- [Short problem a]
According to the speaker kit post, why is the back of each pre-machined baffle radiused around the driver holes?
---- Source document
# Sticky  WR.30 MTM new kits



## RAW

Yes more kits coming to Creative Sound Solutions..
These kits will use the WR125STR drivers with XBL plus the Wavecor TW030WA01 tweeter.These designs around the use of the Parts Express cabinets .50cft 
http://www.parts-express.com/cat/hi-fi-speaker-cabinets/288
http://www.parts-express.com/pe/showdetl.cfm?partnumber=302-723


















This new WR.30 kit will come with a pair of CNC PRE-MACHINED yes you are reading pre-machined driver holes.With the drivers all cut the back of the baffles radius around the driver holes for max acoustic benefit.Enjoy the easy assembly of a complete speaker with the PartsExpress cabinets, the WR.30 kit can be assembled in a few hrs time.
Here is a sample photo of the PRE-Machined baffle beside the cabinet.










Woodworks who want to build the cabinets not to worry the PRE-MACHINED CNC baffles included in the WR.30 speaker kit can be used on your speaker cabinets you build and if you do not like the satin black finish provided on all the PRE-MACHINED baffles you are welcome to sand the finish and apply your own finish.

With this kit I have designed WR.30 speaker kit a few ways for some HOME THEATER customers.
#1 Sealed MONITOR with a FS of 92hz for the home theater crowd as well those who like to use the sealed design matched with a SDX12 combo.
--------
- [Short problem b]
In the records between the lines holding "Hi annotator, for this batch we need boxes around all bracelets." and "[1,588,30,650]", inclusive, replace "annotator" with "labeler" and leave everything else as it is.
---- Provided material
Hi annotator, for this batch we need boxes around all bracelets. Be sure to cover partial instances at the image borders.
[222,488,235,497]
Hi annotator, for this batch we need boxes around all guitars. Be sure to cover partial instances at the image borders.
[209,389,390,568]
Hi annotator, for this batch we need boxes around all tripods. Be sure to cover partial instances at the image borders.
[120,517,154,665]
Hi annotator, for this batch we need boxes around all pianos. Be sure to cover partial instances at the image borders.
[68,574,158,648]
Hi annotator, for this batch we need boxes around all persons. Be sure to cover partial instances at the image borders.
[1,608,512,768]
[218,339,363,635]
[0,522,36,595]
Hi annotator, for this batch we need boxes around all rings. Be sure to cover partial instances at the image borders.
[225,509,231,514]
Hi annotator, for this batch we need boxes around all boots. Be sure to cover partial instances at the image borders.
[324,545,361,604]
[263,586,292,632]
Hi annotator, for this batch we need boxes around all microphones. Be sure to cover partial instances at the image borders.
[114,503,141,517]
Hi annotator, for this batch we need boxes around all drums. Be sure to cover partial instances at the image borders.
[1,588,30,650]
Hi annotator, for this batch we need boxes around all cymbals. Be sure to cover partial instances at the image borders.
--------
---- Provided material
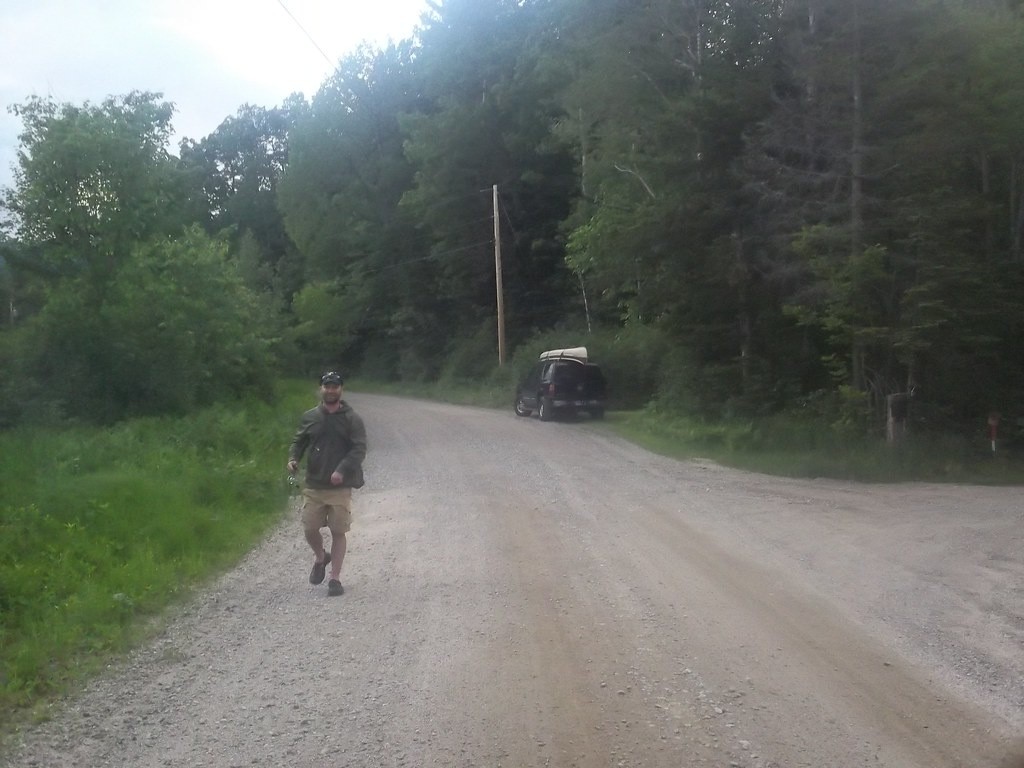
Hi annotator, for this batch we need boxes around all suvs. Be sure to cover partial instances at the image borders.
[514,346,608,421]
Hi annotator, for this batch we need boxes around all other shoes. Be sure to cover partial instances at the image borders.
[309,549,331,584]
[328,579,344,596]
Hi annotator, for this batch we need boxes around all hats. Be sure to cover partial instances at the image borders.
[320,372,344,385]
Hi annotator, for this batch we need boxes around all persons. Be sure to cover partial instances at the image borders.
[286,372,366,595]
--------
- [Worked answer a]
The back of each baffle is radiused around the driver holes for maximum acoustic benefit.

- [Worked answer b]
Hi labeler, for this batch we need boxes around all bracelets. Be sure to cover partial instances at the image borders.
[222,488,235,497]
Hi labeler, for this batch we need boxes around all guitars. Be sure to cover partial instances at the image borders.
[209,389,390,568]
Hi labeler, for this batch we need boxes around all tripods. Be sure to cover partial instances at the image borders.
[120,517,154,665]
Hi labeler, for this batch we need boxes around all pianos. Be sure to cover partial instances at the image borders.
[68,574,158,648]
Hi labeler, for this batch we need boxes around all persons. Be sure to cover partial instances at the image borders.
[1,608,512,768]
[218,339,363,635]
[0,522,36,595]
Hi labeler, for this batch we need boxes around all rings. Be sure to cover partial instances at the image borders.
[225,509,231,514]
Hi labeler, for this batch we need boxes around all boots. Be sure to cover partial instances at the image borders.
[324,545,361,604]
[263,586,292,632]
Hi labeler, for this batch we need boxes around all microphones. Be sure to cover partial instances at the image borders.
[114,503,141,517]
Hi labeler, for this batch we need boxes around all drums. Be sure to cover partial instances at the image borders.
[1,588,30,650]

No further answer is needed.